Engineer Meggitt added 6.2p to 437.2p after analysts at Barclays upped their share price target to 520p.

Over on the mid-tier index, oil explorer Ophir Energy was keeping Britain's richest man happy when energy experts at Nomura gave it the thumbs up.

Indian steel tycoon and Queens Park Rangers shareholder Lakshmi Mittal backs African-focused Ophir and scribes at Nomura gave the group a "double upgrade" to buy, which bumped the share price up more than 2 per cent. Ophir added 13p to 540p, as Nomura's oil team upped their rating from reduce and gave it a share price target of 750p.

Some shareholders in Ophir decided to sell the shares recently and take profit following a 70 per cent jump during 2012.

The company hasn't been without issues – drilling for oil in Africa is hardly risk-free – and its shares suffered a setback last autumn when its joint-venture partner, BG Group, up 17.5p to 1,114p, handed back a rig in Tanzania, which led some to question the outlook for Ophir.

Drilling for oil in Africa has been more straightforward recently than trying to find it in Iraq's Kurdistan.

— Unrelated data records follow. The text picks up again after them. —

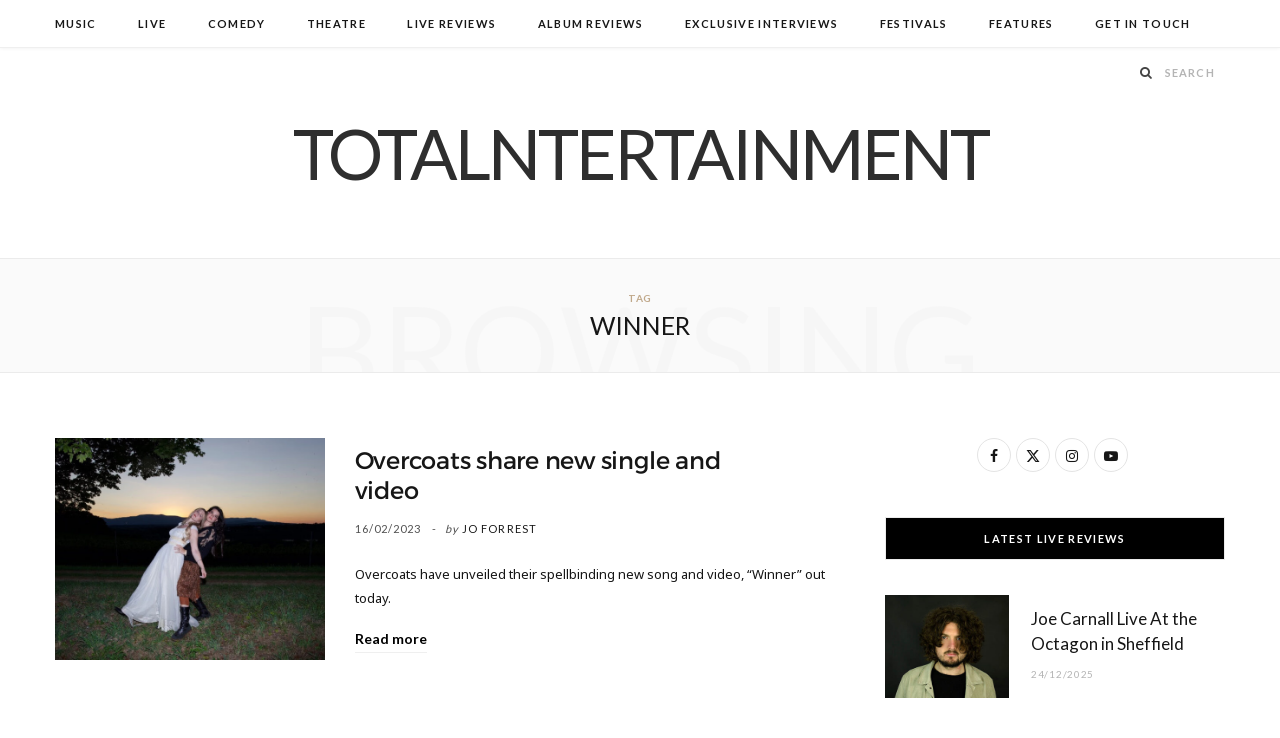

--- FILE ---
content_type: text/html; charset=utf-8
request_url: https://www.google.com/recaptcha/api2/aframe
body_size: 267
content:
<!DOCTYPE HTML><html><head><meta http-equiv="content-type" content="text/html; charset=UTF-8"></head><body><script nonce="lI1rT0XmR6Rwn--qfgwbXA">/** Anti-fraud and anti-abuse applications only. See google.com/recaptcha */ try{var clients={'sodar':'https://pagead2.googlesyndication.com/pagead/sodar?'};window.addEventListener("message",function(a){try{if(a.source===window.parent){var b=JSON.parse(a.data);var c=clients[b['id']];if(c){var d=document.createElement('img');d.src=c+b['params']+'&rc='+(localStorage.getItem("rc::a")?sessionStorage.getItem("rc::b"):"");window.document.body.appendChild(d);sessionStorage.setItem("rc::e",parseInt(sessionStorage.getItem("rc::e")||0)+1);localStorage.setItem("rc::h",'1769701267948');}}}catch(b){}});window.parent.postMessage("_grecaptcha_ready", "*");}catch(b){}</script></body></html>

In the latest war of words between Iraq's national government and the Kurdistan Regional Government, the latter defended its crude oil trade with Turkey as "constitutional".

Iraq's oil minister has warned it may sue companies that are exporting crude from Kurdistan via Turkey.

But the KRG has rejected Iraq's deal with BP to develop the disputed Kirkuk oilfield and maintains that exports of oil via Turkey should go ahead.

Genel Energy, up 20p to 800p after reporting an encouraging update today, became the first company to export oil directly from Kurdistan this month despite the threats from Baghdad.

Experts think the Kurdistan oilfields have great potential and a number of explorers have begun working in the region despite the political turmoil.

FTSE 250-listed Afren, which has begun operating in the area, lost 2.3p to 135p ahead of its results on Monday. AIM-listed Gulf Keystone Petroleum, down 4.5p to 217p, is developing the lucrative Shaikan Block there.

Meanwhile, BP edged down 0.65p to 460.35p on the benchmark table.

Engineer Kentz Corporation said the outlook for 2013 was strong when it announced a pre-close trading update ahead of its results for the year. It said it had a strong pipeline of projects and its shares topped the mid-cap index, up 35.2p to 424.2p.

Back on AIM, celebrity jeweller Theo Fennell's shares jumped 2.5p to 12p. Last week it issued a profit warning after disappointing Christmas sales.

But it has been the target of private-equity group EME Capital, which last week was given a fourth extension, now February 22, to make an offer for the London-based group.